■ Given text ■
=====
The New Crew
Caden Payne is LPC’s 2025 Education and Outreach Intern. Over the course of the summer, Caden will be traveling New Hampshire to give presentations and leading guided paddling trips. He’ll also be assisting with our Live Loon Cams, helping to run our Lead Tackle Buyback Program, and documenting the work done by LPC’s staff during the summer through a series of weekly blogs. In this first blog post, Caden gives an overview of the work that he and the rest of the 2025 summer staff will perform this summer for the benefit of New Hampshire’s threatened loon population.
From May 19th–21st, LPC held training for the newest batch of seasonal staff, which includes field biologists, veterinary students, and outreach staff. These seasonal staff will be tasked with many important and necessary duties to ensure the preservation of New Hampshire’s Common Loon population. They will be studying and monitoring loons’ nests and their young, assisting in research efforts to further our understanding of loons and their behaviors, and even educating the local public about these charismatic and cherished birds.
=====
■ Data to examine ■

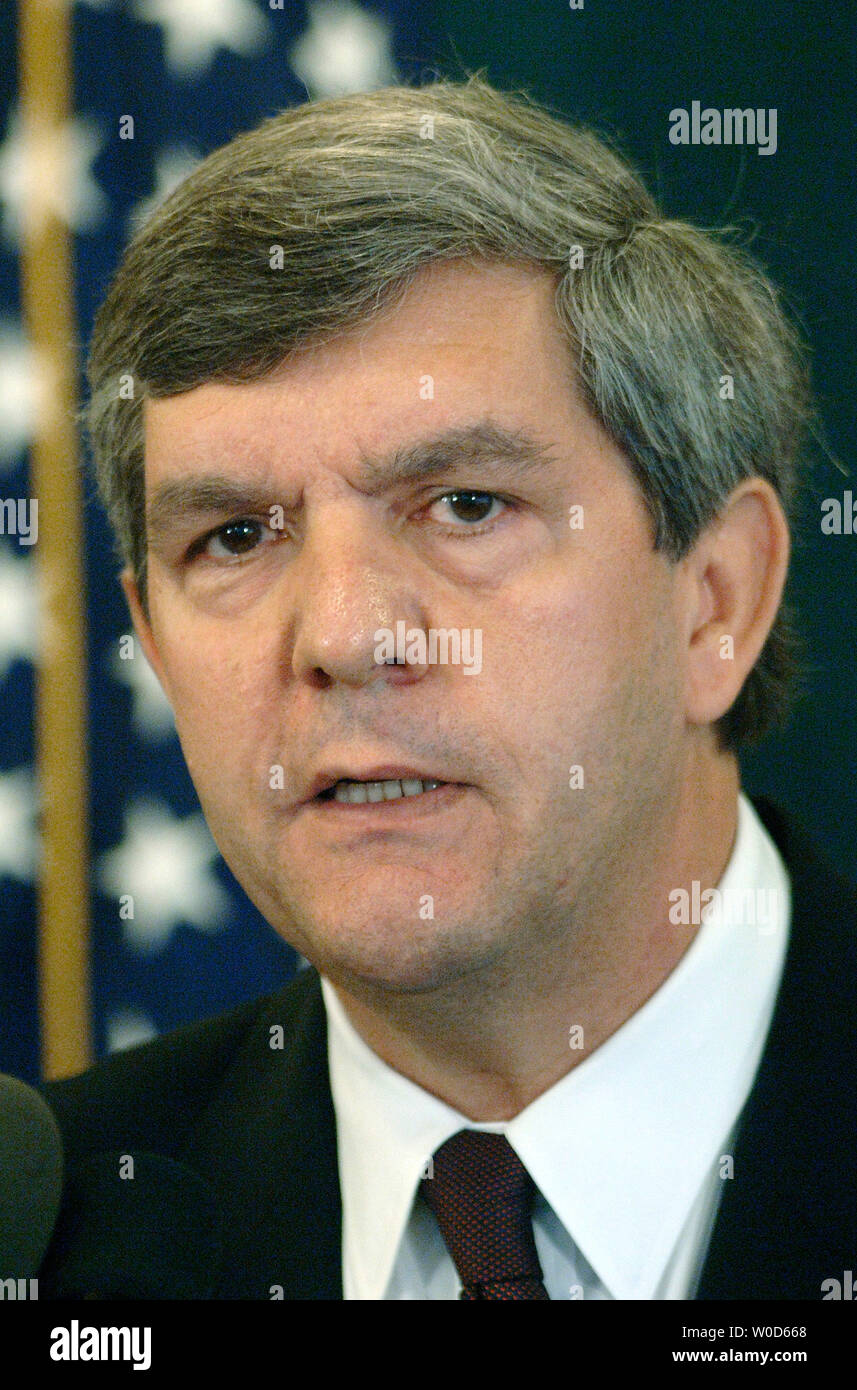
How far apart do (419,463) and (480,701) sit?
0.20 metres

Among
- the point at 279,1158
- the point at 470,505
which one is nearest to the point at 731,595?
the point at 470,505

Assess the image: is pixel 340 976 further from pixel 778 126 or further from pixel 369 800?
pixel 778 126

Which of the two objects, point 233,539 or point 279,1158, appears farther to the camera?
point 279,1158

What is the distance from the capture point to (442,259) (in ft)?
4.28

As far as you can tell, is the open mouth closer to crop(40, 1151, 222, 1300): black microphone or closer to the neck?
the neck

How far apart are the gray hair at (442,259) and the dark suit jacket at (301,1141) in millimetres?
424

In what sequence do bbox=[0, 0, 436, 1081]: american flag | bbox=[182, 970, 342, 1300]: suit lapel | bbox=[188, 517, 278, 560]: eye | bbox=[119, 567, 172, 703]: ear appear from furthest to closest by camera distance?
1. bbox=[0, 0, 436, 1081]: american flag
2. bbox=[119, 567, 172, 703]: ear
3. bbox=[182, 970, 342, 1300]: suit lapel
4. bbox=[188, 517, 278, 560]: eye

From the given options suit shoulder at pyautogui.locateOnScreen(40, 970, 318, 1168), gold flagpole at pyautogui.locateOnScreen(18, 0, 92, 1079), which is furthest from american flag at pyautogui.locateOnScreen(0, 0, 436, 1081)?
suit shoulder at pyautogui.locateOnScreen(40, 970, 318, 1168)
=====
■ Set of tasks ■
**A)** In the post about LPC's summer staff, on what dates did LPC train its newest seasonal staff?
**B)** Please write what comes next in the post about LPC's summer staff, starting after its final sentence.

■ Answers given ■
**A)** May 19th–21st

**B)**
LPC seasonal biologists are essential in our work to preserve New Hampshire’s loons, which is why their training is so rigorous. They attended three full days of lessons on loon behavior, including how to conduct surveys, how to rescue loons in distress, how to detect their nests and nesting habits, and all other aspects of the loon and their lives. These biologists are trained to survey lakes for loons and their nests in order to understand their behaviors in needs which helps us to continue restoring New Hampshire’s loon populatin. Later on in the season, these same biologists will take part in banding loons. With any luck, these newly banded loons will be resighted in the future, which can provide some incredibly useful information.
Loon rescues can be quite unpredictable and difficult depending on the situation, as no two rescues are the same. LPC staff also must be able to recognize when a loon is actually in need of a rescue and what may be a false alarm, which most often happens when they are bathing, as it can look quite unnatural to the untrained eye. Staff was trained on behaviors to look out for in distressed loons and how to go through the process of organizing a loon rescue operation. The staff was also taught how to safely capture, handle, and transport injured and distressed loons, as well as who to contact in those instances.
The veterinary students this season from Tufts University will perform necropsies of deceased loons to determine their cause of death. This is vital in understanding their threats and how we can better protect the species. They have completed three necropsies so far.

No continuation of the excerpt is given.